─── Selected passage ───
Media release from ACC
Peer support services for Kiwis with spinal cord injuries will soon be extended into homes right across the country, in a move that will “profoundly benefit” people returning to their communities from specialist units.
The $1.3 million programme will see a comprehensive peer and whānau support service established across New Zealand, coordinating a network of about 30 fully-trained community peer support staff and dozens more community volunteers with lived experiences of spinal impairment.
The two-year “proof of concept” proposal has been developed by charitable organisations Spinal Support NZ and the New Zealand Spinal Trust.
These trusts currently deliver the country’s only specialist peer support services for people with spinal cord injuries: at the Auckland Spinal Rehabilitation Unit, and Christchurch’s Burwood Spinal Unit.
“This is without a doubt the most significant support for the collective spinal cord-impaired community in New Zealand since ACC’s inception in 1974,” New Zealand Spinal Trust chief executive Hans Wouters says.
“This is a very important commitment that will profoundly benefit the lives of serious injury customers and their whānau.”
The programme will fund existing peer support services at the Auckland and Christchurch rehab units over the next two years, as well as the development of a community-wide peer network for clients and their whānau – from the Far North to the Deep South.
The network will provide support for people returning home from spinal units, and people with spinal cord impairments already living in the community.
“We have a very exciting two years ahead of us as we develop peer support services in New Zealand in an unprecedented way,” Wouters says.
Returning to homes and communities is recognised as a critical stage for people who have sustained spinal cord impairments, and peer services have been shown to provide more responsive and targeted support; teach skills and strategies that aid a return to independence; and be a positive influence on rehabilitation.
In New Zealand, peer support actively promotes belonging, autonomy and confidence, while also supporting the development of optimism and adaptive coping.
However, current peer services are focused on inpatient support, with limited support available for people, or their families, as they return home from hospital.
Under the expansion, which will be rolled out over two years from October 1, peer support workers will be established across every region of New Zealand.
Wouters says the network will include support, advice and encouragement for whānau of people with spinal cord impairments, because all too often, their needs get overlooked.
Once the full programme is in place, the trusts will work with ACC to secure the ongoing delivery of the service.
About 220 people sustain a new spinal cord impairment each year, with roughly two-thirds of these the result of accident or injury, and one-third the result of other factors such as disease or illness.
It’s estimated about 5000 New Zealanders with spinal cord impairments are living in communities across the country, Wouters says.
“We anticipate this new peer support service will unearth more of these hidden wheelies as we make peer support available in the community.”
- Peer support services for New Zealanders with spinal cord impairments (SCIs) began in 1996 with the Buddy system at the Auckland Spinal Rehabilitation Unit. It was delivered by volunteers of TASC (Now Spinal Support NZ). The NZ Spinal Trust established peer support at the Burwood Spinal Unit in 2008.
- In 2012, then-NZ Spinal Trust CEO Ben Lucas assisted ACC and the Ministry of Health to create the New Zealand Spinal Cord Impairment Action Plan, which was published in June 2014. The front cover includes an intention to ensure “the best possible health and wellbeing outcomes for people with spinal cord impairment are achieved, which enhances their quality of life and ability to participate in society”.
- One of the objectives of the Action Plan was to develop a nationally consistent framework for providing sustainable peer support services.
- Last year, a business case for sustainable funding was developed by the two trusts with the help of research from the Burwood Academy Trust, and a two-year proof of concept agreement was reached with ACC in 2021.
─── Source information ───
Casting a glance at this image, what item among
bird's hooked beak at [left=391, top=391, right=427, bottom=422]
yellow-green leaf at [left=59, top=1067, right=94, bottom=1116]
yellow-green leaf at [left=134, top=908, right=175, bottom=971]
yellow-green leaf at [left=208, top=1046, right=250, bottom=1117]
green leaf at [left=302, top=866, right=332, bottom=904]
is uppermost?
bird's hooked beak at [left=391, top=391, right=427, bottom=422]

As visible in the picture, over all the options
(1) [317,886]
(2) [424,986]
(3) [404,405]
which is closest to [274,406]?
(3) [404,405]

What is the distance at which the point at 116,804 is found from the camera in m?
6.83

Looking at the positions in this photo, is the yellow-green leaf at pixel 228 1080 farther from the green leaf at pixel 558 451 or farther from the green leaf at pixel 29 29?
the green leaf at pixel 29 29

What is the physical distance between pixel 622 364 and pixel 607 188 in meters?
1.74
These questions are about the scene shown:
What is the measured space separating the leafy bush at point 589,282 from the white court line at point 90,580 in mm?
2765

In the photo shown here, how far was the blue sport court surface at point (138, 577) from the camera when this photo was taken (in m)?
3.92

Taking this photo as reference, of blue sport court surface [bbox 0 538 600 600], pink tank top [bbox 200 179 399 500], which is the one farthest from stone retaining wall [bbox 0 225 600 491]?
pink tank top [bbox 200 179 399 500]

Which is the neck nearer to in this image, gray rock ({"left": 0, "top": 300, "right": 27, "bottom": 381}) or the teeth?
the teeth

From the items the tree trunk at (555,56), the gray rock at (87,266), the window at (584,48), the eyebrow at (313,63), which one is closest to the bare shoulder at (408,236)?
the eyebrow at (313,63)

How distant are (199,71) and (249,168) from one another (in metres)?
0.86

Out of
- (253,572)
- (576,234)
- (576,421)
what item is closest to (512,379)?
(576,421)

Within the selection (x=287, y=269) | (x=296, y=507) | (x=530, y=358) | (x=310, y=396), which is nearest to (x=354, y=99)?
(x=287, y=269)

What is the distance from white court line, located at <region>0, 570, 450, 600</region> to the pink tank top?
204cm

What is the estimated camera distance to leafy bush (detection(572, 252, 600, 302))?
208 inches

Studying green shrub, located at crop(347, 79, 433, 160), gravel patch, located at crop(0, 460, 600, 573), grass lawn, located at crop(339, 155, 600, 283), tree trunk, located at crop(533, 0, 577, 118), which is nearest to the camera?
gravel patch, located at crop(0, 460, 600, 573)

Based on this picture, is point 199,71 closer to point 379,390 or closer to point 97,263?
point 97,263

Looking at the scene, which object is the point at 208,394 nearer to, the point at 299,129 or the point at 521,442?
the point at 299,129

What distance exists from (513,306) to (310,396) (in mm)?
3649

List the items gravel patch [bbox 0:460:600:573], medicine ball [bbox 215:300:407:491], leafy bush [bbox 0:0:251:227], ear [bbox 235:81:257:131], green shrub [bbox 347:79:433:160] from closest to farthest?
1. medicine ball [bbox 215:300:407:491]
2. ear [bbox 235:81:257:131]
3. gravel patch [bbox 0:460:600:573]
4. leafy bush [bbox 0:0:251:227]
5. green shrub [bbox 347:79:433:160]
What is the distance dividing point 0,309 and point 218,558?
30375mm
───
_What to do:_
Decide whether each statement agrees with the media release, answering yes or no and quoting the words of the release that settle it: 1. The programme is worth $1.3 million. 2. The expansion starts rolling out on October 1. 3. Peer support at the Burwood Spinal Unit began in 1996. The rows are not needed for this work.

_Task answer:_
1. Yes: "The $1.3 million programme"
2. Yes: "rolled out over two years from October 1"
3. No: "The NZ Spinal Trust established peer support at the Burwood Spinal Unit in 2008."